Recent risk assessments concur in the conclusion that MAP contaminates raw products derived from MAP-infected animals and water runoff from MAP-infected farms, and that it may survive food manufacturing processes or cooking. The provocative discovery that MAP can produce spores [see Why so Resistant?] explains its persistence in the environment and its tenacity in the face of industrial processes designed to control food-borne bacterial pathogens.
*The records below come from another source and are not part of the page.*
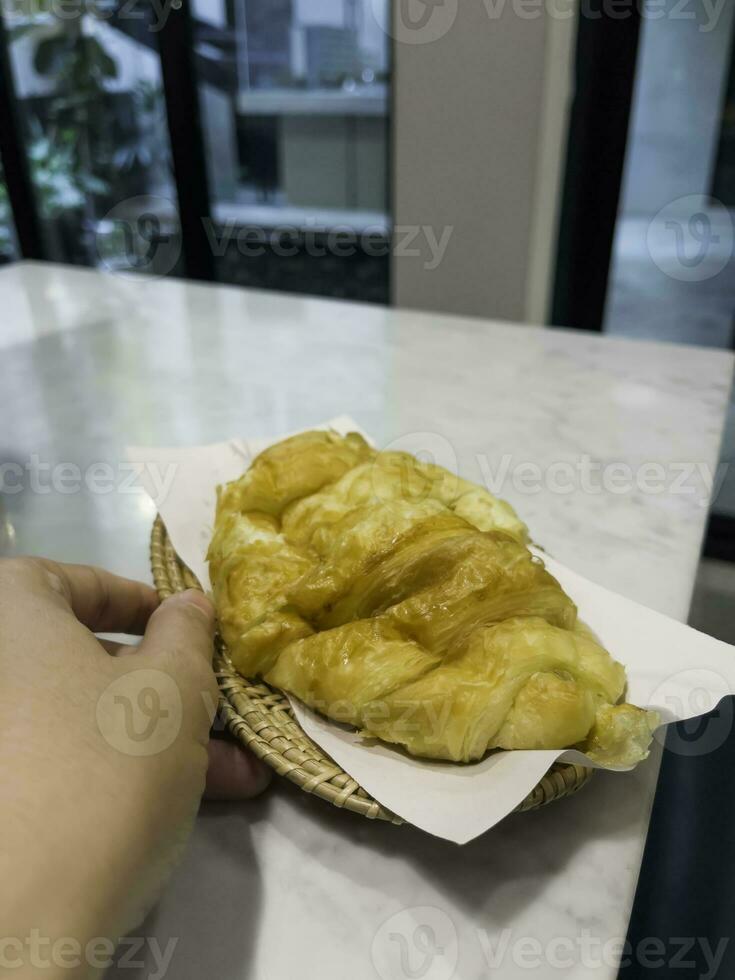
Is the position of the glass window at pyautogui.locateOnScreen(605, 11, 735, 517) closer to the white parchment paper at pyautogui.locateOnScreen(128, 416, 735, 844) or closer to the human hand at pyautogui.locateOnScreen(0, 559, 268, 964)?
the white parchment paper at pyautogui.locateOnScreen(128, 416, 735, 844)

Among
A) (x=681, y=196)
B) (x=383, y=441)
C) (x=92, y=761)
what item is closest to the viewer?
(x=92, y=761)

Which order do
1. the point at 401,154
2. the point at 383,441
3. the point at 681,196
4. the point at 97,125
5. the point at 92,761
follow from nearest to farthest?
the point at 92,761, the point at 383,441, the point at 401,154, the point at 681,196, the point at 97,125

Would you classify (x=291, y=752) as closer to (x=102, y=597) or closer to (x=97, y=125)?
(x=102, y=597)

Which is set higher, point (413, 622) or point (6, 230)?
point (413, 622)

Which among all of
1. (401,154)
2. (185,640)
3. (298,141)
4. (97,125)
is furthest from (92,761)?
(97,125)

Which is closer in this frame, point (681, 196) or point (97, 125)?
point (681, 196)

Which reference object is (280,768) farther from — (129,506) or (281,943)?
(129,506)
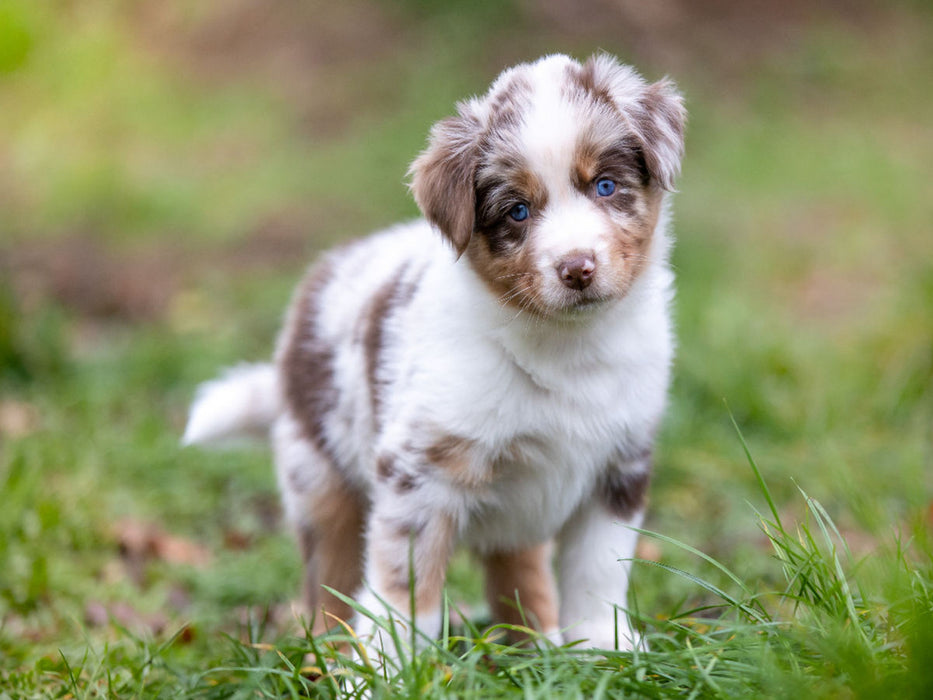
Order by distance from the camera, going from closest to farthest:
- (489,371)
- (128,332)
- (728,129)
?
(489,371)
(128,332)
(728,129)

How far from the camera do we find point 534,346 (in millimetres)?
3594

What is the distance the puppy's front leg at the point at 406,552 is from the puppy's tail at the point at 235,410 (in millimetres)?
1265

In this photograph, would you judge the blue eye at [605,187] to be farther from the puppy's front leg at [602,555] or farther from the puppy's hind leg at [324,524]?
the puppy's hind leg at [324,524]

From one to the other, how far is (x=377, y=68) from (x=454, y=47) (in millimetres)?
1094

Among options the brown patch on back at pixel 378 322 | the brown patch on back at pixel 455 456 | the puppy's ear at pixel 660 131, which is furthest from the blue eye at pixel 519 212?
the brown patch on back at pixel 455 456

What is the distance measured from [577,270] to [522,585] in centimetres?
168

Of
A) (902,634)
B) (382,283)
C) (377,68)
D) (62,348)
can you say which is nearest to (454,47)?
(377,68)

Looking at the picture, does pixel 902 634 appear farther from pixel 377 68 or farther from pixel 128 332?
pixel 377 68

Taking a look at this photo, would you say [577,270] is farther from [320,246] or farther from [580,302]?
[320,246]

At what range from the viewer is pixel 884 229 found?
999cm

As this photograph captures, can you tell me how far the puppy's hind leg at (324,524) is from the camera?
14.3 ft

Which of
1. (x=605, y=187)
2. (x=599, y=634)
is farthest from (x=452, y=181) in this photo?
(x=599, y=634)

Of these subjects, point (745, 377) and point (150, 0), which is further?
point (150, 0)

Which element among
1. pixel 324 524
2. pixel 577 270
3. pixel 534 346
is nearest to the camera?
pixel 577 270
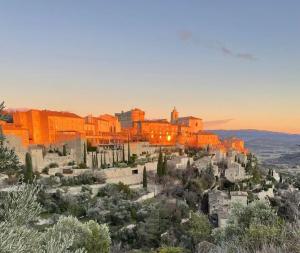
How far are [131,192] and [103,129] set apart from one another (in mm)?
27229

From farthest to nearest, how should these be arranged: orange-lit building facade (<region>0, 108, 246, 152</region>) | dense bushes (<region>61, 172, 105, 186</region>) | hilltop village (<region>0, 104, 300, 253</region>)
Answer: orange-lit building facade (<region>0, 108, 246, 152</region>)
dense bushes (<region>61, 172, 105, 186</region>)
hilltop village (<region>0, 104, 300, 253</region>)

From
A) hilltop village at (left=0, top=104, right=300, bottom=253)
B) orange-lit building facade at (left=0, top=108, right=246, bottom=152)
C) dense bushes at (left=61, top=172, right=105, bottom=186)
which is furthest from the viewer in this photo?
orange-lit building facade at (left=0, top=108, right=246, bottom=152)

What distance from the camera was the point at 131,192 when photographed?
29.8m

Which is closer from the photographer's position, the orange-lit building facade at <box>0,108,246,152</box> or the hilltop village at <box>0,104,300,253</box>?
the hilltop village at <box>0,104,300,253</box>

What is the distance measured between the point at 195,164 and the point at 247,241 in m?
35.5

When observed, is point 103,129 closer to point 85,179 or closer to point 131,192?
point 85,179

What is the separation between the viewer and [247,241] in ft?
30.6

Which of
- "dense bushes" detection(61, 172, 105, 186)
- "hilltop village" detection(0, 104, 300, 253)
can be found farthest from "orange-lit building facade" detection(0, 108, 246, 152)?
"dense bushes" detection(61, 172, 105, 186)

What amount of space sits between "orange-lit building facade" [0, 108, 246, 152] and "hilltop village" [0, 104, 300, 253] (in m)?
0.17

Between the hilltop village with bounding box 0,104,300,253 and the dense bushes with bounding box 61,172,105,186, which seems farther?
the dense bushes with bounding box 61,172,105,186

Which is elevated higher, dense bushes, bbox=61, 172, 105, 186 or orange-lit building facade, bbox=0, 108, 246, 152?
orange-lit building facade, bbox=0, 108, 246, 152

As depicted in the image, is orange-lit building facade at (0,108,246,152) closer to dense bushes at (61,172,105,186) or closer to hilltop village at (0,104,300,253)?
hilltop village at (0,104,300,253)

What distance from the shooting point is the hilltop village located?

It remains to be proven what the real health consequences of MAP exposure or infection are for humans, and it will take considerable time and effort for medical science to resolve this question due, in part, to the chronic insidious nature of the diseases potentially involved and the lack of well standardized assays for MAP infection in humans.
Given the weight of evidence and the severity and magnitude of potential human health problems, the precautionary principle suggests that it is time to take actions to limit “as low as reasonably achievable” human exposure to MAP. All evidence suggests that the farm is the critical control point. Paratuberculosis control on farms serves to improve animal health and welfare, improve farm profitability, and lower MAP numbers in raw food products thereby lessening the likelihood and level of human exposure to MAP whether in dairy products, meat or domestic water supplies. With the rapid globalization of food production and trade, the challenge of MAP control for both animal health and consumer confidence in the safety of their food is international.